# [Requirement 1]
Repeat the part of the mattress story that opens with the words "When we walked" and closes with "this sales tactic.", swapping "salesman" for "clerk".
# [Requirement 2]
In the mattress story, list the groups of mattresses the salesman showed, in the order he showed them.

# [Excerpt]
==========
Katie and I recently bought a mattress.
When we walked into the mattress store, a salesman poached us.
He took us first to the most expensive mattresses, then the worst, and finally the middle-priced ones. Naturally, I expected this sales tactic.
But one thing stood out to me more than the overused sales tactic of (High-low-middle priced):
How he educated us on the mattress.
Instead of selling us on how great his mattresses were, he showed us the meat of the mattress.
He explained that most mattresses use a collection of springs that work off each other. So when you lay on the bed, the entire bed compresses, and you eventually end up in the middle.
Their mattresses are different. The springs are independent and only compress when you lay on top of them.
This was interesting to learn.
My current mattress is horrible and does exactly what he discussed—I usually end up in the middle of the bed.
He explained how this leads to a more comfortable sleep and that your partner’s movement will not affect you.
==========
# [Available data]

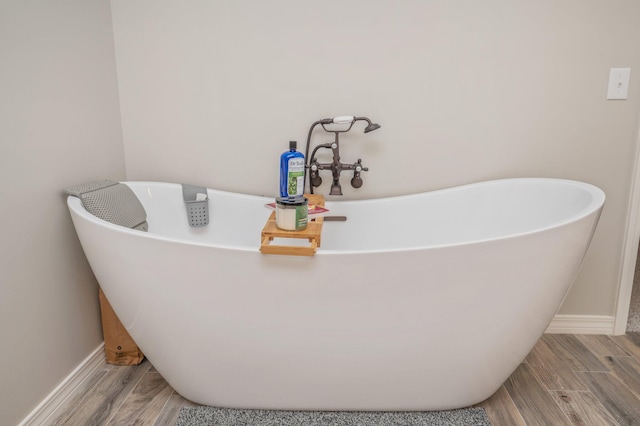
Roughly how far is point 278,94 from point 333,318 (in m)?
1.01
==========
# [Correct answer 1]
When we walked into the mattress store, a clerk poached us.
He took us first to the most expensive mattresses, then the worst, and finally the middle-priced ones. Naturally, I expected this sales tactic.

# [Correct answer 2]
1. The most expensive mattresses
2. The worst mattresses
3. The middle-priced mattresses